• _Material provided_:
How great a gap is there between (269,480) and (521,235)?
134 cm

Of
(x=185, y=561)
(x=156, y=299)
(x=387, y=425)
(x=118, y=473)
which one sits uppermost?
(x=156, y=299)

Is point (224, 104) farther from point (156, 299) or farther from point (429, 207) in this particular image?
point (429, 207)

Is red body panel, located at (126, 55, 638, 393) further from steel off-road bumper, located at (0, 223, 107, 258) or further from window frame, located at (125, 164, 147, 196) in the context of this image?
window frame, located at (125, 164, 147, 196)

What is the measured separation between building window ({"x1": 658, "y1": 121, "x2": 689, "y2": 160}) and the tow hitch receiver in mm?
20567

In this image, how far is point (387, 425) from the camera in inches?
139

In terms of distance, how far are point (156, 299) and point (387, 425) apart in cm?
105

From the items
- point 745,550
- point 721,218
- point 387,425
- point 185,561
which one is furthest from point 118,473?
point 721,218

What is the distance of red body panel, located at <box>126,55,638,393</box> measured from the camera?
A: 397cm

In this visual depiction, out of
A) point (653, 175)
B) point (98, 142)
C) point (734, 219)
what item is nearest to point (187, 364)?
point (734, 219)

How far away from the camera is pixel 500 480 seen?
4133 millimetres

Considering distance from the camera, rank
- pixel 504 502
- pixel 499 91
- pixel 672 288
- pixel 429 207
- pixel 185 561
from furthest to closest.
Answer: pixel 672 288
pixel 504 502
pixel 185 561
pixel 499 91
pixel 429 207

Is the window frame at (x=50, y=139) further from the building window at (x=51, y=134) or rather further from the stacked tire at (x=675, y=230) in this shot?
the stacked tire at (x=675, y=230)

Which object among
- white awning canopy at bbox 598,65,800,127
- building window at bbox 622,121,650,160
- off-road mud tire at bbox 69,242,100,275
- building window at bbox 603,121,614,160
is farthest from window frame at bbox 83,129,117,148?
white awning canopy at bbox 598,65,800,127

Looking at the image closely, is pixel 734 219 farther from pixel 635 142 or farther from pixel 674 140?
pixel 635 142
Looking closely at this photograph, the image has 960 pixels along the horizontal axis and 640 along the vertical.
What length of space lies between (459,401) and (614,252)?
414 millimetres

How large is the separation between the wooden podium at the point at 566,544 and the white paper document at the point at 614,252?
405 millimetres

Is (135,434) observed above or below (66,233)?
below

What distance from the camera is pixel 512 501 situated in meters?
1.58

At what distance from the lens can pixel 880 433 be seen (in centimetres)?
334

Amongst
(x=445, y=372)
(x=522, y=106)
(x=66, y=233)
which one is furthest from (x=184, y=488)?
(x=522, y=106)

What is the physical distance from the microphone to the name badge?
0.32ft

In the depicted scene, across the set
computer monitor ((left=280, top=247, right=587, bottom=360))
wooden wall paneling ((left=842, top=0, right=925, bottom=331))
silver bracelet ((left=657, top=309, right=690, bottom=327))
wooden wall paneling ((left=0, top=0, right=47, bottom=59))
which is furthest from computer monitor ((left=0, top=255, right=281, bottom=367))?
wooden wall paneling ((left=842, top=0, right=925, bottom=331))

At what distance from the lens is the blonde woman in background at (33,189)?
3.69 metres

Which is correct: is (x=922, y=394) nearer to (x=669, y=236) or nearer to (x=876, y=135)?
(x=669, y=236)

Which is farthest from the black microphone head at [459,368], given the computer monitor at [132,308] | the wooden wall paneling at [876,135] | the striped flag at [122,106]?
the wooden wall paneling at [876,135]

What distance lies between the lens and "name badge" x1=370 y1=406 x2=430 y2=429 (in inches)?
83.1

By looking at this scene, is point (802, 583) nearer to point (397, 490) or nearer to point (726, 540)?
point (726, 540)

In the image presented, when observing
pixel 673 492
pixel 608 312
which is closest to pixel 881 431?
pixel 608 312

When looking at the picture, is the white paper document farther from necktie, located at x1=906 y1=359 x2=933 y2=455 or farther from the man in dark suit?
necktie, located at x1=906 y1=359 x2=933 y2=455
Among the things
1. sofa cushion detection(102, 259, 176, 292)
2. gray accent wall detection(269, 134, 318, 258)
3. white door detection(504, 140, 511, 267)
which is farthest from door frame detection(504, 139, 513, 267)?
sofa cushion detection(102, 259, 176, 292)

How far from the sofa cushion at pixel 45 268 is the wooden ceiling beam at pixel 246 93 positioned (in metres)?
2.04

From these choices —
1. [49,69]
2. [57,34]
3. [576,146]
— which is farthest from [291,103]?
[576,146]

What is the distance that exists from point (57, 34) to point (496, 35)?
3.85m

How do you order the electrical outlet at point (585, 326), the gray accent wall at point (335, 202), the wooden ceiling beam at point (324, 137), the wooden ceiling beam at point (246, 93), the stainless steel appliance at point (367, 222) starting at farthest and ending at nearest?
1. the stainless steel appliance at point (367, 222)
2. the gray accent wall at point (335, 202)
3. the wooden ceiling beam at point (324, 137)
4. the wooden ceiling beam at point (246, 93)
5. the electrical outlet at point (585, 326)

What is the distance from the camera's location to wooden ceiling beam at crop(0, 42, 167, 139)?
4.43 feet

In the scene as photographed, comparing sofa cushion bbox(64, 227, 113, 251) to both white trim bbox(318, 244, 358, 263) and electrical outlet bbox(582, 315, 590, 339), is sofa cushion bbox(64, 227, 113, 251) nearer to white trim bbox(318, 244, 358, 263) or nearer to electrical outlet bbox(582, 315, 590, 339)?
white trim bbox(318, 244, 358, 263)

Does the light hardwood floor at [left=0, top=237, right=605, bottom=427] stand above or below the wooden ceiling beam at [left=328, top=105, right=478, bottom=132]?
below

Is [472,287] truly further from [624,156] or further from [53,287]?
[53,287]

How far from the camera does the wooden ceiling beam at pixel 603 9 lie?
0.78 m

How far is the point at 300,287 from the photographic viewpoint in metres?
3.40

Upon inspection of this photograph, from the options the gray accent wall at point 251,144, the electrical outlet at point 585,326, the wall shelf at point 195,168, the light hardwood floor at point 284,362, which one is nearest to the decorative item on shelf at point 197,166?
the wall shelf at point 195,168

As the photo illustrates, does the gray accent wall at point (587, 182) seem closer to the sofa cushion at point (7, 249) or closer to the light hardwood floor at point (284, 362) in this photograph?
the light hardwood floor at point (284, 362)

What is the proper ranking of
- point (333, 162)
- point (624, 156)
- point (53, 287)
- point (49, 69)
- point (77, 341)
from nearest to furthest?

• _Work required_: Copy the lines running from the line with "What is the measured" up to and including the line with "4133 millimetres", keeping every character unchanged.

• _Exercise result_:
What is the measured separation between building window ({"x1": 658, "y1": 121, "x2": 689, "y2": 160}) and the tow hitch receiver in mm?
20567

In this image, how far is point (387, 425) from the camera in inches?
139

In terms of distance, how far are point (156, 299) and point (387, 425) apart in cm?
105

From the items
- point 745,550
- point 721,218
- point 387,425
- point 185,561
which one is furthest from point 118,473?
point 721,218

What is the distance of red body panel, located at <box>126,55,638,393</box> measured from the camera?
A: 397cm

In this visual depiction, out of
A) point (653, 175)
B) point (98, 142)
C) point (734, 219)
what item is nearest to point (187, 364)?
point (734, 219)

How far away from the camera is pixel 500 480 seen?
4133 millimetres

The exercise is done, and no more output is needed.